Évoquant la mise en œuvre de la feuille de route sur la stabilité financière (voir EUROPE n° 9623), le commissaire a rappelé qu'il présenterait à l'automne une révision de la directive « Bâle II » relative aux exigences en matière de fonds propres et a demandé au PE d'apporter à la Commission le même soutien que celui exprimé par le Conseil européen. Cette révision concernera le renforcement de la coopération en matière de supervision et aussi la limitation du risque d'exposition, une définition harmonisée du capital hybride, des exigences de capital pour le risque de défaut dans le portefeuille des instruments financiers détenus par des banques, des modifications techniques au cadre régissant la titrisation (« securitisation ») et un allègement de la charge administrative.
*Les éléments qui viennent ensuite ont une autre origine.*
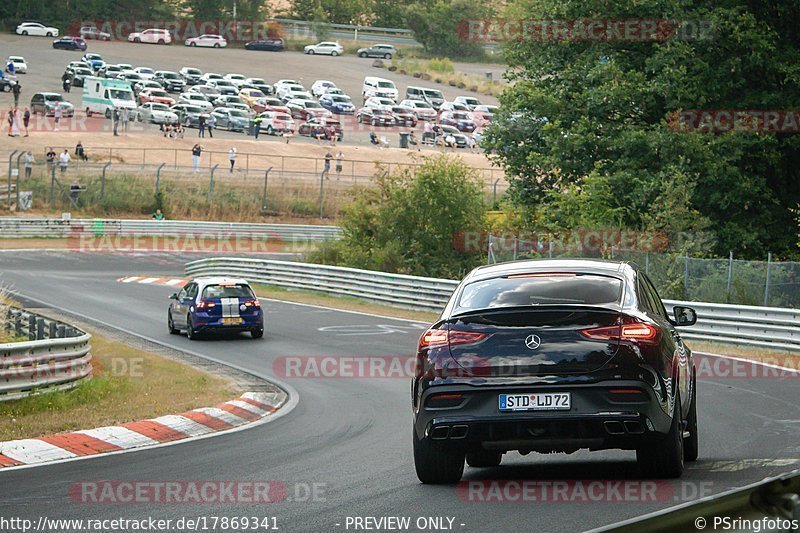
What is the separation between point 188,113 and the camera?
80562 mm

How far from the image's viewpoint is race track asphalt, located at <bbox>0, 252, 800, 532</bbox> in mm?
8273

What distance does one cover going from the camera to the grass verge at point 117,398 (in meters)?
13.7

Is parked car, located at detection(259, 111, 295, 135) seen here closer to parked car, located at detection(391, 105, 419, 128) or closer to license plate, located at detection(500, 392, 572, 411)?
parked car, located at detection(391, 105, 419, 128)

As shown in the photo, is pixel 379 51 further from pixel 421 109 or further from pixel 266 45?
pixel 421 109

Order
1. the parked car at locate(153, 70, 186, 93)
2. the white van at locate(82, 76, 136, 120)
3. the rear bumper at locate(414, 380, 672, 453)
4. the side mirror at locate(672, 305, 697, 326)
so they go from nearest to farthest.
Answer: the rear bumper at locate(414, 380, 672, 453) < the side mirror at locate(672, 305, 697, 326) < the white van at locate(82, 76, 136, 120) < the parked car at locate(153, 70, 186, 93)

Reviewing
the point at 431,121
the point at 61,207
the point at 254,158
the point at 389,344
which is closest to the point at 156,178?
the point at 61,207

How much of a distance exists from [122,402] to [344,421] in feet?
10.8

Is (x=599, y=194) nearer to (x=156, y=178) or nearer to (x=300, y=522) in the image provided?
(x=300, y=522)

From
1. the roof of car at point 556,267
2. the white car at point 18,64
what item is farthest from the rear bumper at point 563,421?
the white car at point 18,64

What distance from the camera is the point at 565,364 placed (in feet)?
28.6

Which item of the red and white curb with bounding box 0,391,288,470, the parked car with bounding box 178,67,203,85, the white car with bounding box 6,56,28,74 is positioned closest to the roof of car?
the red and white curb with bounding box 0,391,288,470

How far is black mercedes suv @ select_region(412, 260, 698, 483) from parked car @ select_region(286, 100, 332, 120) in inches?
3023

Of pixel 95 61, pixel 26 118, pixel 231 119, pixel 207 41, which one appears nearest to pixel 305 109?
pixel 231 119

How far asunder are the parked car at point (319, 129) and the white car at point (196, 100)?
6182mm
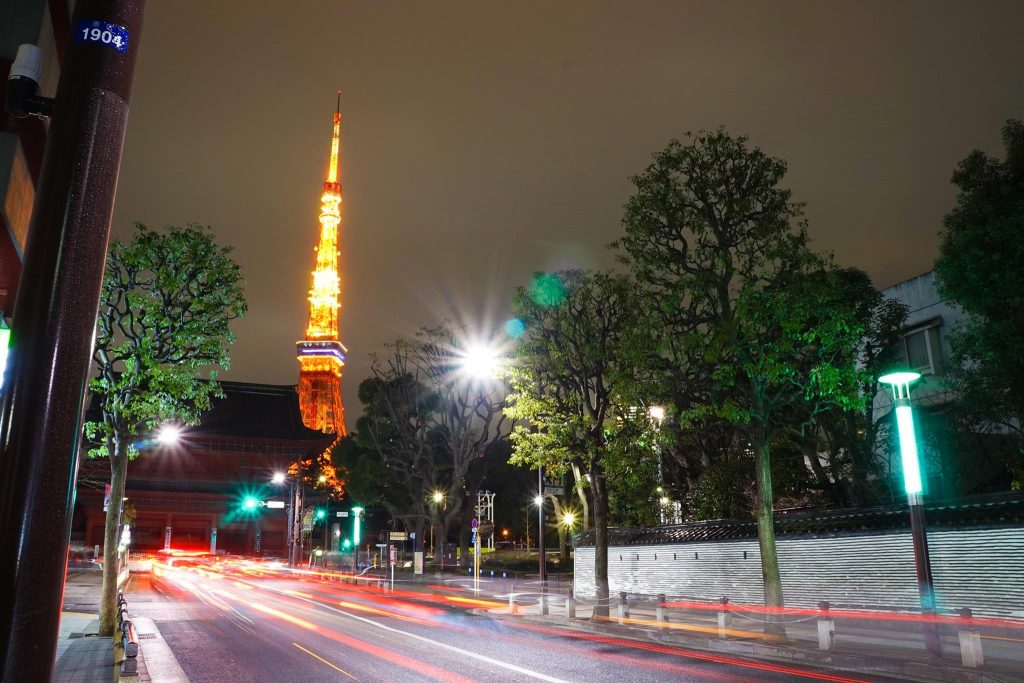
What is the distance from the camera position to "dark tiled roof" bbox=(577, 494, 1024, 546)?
16703mm

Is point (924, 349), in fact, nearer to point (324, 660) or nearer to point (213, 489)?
point (324, 660)

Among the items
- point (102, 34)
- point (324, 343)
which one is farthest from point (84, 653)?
point (324, 343)

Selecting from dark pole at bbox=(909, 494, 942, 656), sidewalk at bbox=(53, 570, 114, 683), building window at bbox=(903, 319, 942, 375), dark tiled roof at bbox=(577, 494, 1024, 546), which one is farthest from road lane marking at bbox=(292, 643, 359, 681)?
building window at bbox=(903, 319, 942, 375)

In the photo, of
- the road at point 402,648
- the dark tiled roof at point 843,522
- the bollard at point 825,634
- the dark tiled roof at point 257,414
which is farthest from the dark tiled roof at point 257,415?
the bollard at point 825,634

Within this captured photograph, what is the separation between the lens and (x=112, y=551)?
17141 millimetres

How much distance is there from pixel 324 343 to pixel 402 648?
99.0m

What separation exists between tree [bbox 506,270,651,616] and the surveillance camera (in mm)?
20546

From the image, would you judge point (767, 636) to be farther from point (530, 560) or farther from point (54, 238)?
point (530, 560)

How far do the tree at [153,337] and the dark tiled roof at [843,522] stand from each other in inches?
686

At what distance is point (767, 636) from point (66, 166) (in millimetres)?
16478

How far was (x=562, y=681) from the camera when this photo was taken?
11711mm

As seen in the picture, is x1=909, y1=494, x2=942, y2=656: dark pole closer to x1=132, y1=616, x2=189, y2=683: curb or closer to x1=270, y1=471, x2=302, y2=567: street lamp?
x1=132, y1=616, x2=189, y2=683: curb

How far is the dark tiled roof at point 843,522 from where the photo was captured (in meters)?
16.7

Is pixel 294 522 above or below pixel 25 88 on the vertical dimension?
below
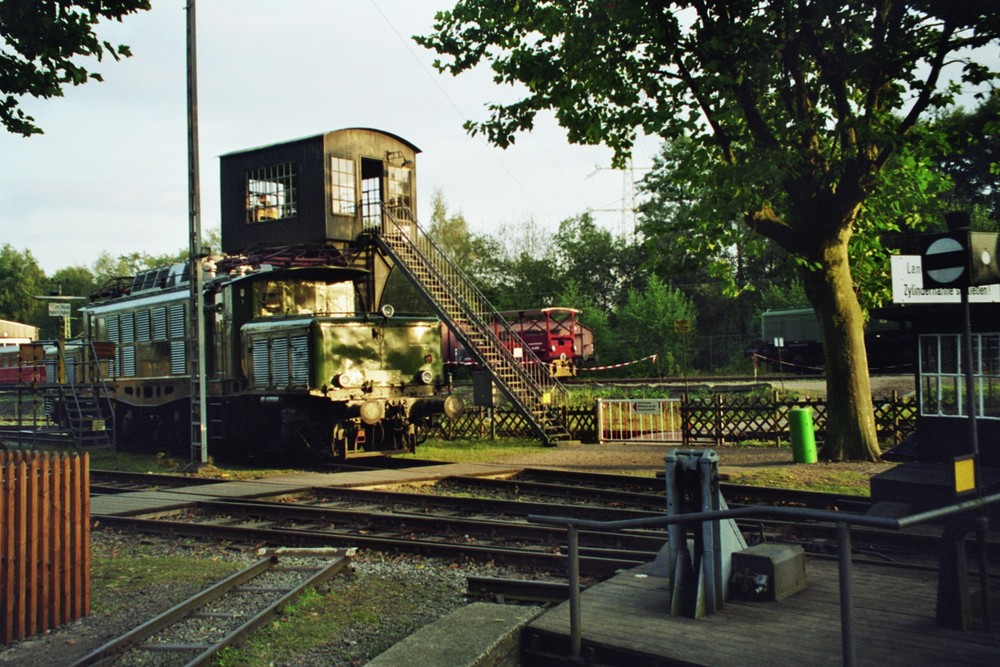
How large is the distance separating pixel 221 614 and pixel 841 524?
4769mm

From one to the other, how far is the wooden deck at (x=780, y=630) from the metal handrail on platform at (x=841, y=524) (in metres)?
0.23

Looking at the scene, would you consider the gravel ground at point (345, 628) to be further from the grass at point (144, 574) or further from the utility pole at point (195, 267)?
the utility pole at point (195, 267)

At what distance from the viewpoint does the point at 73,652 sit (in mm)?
6020

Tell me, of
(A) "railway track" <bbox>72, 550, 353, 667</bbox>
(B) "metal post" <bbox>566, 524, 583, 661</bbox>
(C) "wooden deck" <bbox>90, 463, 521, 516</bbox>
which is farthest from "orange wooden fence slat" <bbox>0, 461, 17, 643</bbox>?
(C) "wooden deck" <bbox>90, 463, 521, 516</bbox>

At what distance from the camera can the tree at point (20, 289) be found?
236ft

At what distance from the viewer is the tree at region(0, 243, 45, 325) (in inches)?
2830

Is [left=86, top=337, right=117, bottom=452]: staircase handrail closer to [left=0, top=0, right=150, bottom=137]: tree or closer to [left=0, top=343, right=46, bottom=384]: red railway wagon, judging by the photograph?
[left=0, top=343, right=46, bottom=384]: red railway wagon

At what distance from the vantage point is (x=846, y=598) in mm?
4379

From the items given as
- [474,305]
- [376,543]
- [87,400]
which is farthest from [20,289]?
[376,543]

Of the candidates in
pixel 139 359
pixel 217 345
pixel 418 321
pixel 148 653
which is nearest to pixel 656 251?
pixel 418 321

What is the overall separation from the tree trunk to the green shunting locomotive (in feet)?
A: 22.4

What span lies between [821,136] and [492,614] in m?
11.8

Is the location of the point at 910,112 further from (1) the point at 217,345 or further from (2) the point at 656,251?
(1) the point at 217,345

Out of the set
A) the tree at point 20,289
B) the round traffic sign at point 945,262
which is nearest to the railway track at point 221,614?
the round traffic sign at point 945,262
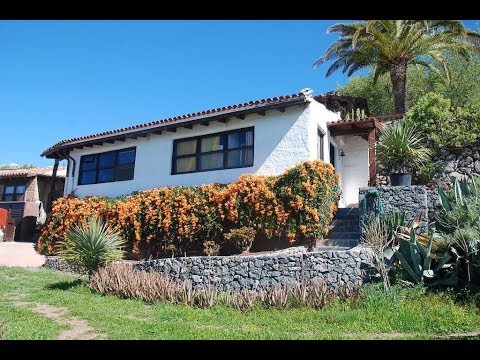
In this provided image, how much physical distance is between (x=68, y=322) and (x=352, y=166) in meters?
12.7

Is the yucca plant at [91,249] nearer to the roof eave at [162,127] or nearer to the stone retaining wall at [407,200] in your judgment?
the roof eave at [162,127]

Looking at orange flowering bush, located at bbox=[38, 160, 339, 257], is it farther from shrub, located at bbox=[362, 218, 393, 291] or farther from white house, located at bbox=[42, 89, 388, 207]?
shrub, located at bbox=[362, 218, 393, 291]

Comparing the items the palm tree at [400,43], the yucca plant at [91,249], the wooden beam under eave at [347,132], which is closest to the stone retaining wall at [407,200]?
the wooden beam under eave at [347,132]

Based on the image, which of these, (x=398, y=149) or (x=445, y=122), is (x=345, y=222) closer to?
(x=398, y=149)

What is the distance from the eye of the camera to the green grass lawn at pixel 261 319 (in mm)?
6566

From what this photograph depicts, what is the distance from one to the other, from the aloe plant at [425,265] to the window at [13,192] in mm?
25256

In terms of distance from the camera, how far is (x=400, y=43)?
18.3 meters

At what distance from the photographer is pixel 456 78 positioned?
23.0 metres

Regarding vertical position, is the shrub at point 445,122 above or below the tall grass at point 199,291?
above

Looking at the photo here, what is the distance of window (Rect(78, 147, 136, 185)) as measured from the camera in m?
17.9

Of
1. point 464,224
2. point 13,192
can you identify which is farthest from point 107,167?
point 464,224

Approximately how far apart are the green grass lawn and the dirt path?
0.08 meters

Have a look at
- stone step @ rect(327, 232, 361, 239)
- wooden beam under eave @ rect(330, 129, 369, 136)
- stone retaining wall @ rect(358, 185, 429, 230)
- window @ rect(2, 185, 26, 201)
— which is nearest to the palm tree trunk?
wooden beam under eave @ rect(330, 129, 369, 136)
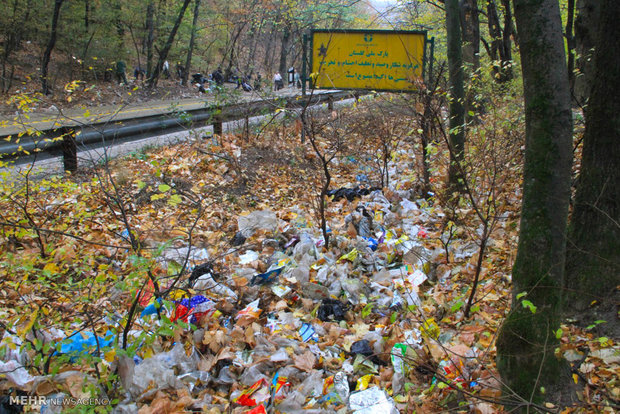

Charlie McCreevy a enfin plaidé pour une amélioration des systèmes d'alerte précoce au niveau international et dans l'UE.
« La Commission est léthargique: nous produira-t-elle quelque chose avant la fin de son mandat ? », s'est interrogé Alexander Radwan (PPE-DE, allemand), en comparant le temps de réaction de la Commission avec l'annonce américaine sur le renforcement de leur réglementation. Pour Elisa Ferreira (PSE, portugaise), l'Europe a été relativement passive face à la crise, prônant toujours « l'autorégulation », alors que les citoyens nous demandent comment améliorer les règles afin d'éviter que la contagion de la crise financière ne se répercute sur la situation économique des ménages et des entreprises. « Le moment est venu de désigner les responsables », a lancé Margarita Starkevièiûtë (ALDE, lituanienne). Ieke van den Burg (PSE, néerlandaise) a déploré le manque de vision de la Commission dans cette affaire et a interpellé M. McCreevy sur les systèmes de rémunération ayant conduit à des attitudes exubérantes chez certains acteurs financiers. Piia-Noora Kauppi (PPE-DE, finlandaise) a plaidé pour le lancement d'initiatives législatives en codécision avec le PE. D'habitude hostile à toute réglementation, Kurt Joachim Lauk (PPE-DE, allemand) s'est dit préoccupé par « la privatisation des profits et la socialisation des pertes » auxquelles on assiste dans cette crise. Ne pourrait-on pas créer un mécanisme de « certification des produits financiers innovants par la BCE » ?, a-t-il demandé. « Très franchement, je ne crois pas que cela fonctionnerait », a répondu M. McCreevy, désireux de ne pas étouffer l'innovation financière. (M.B.)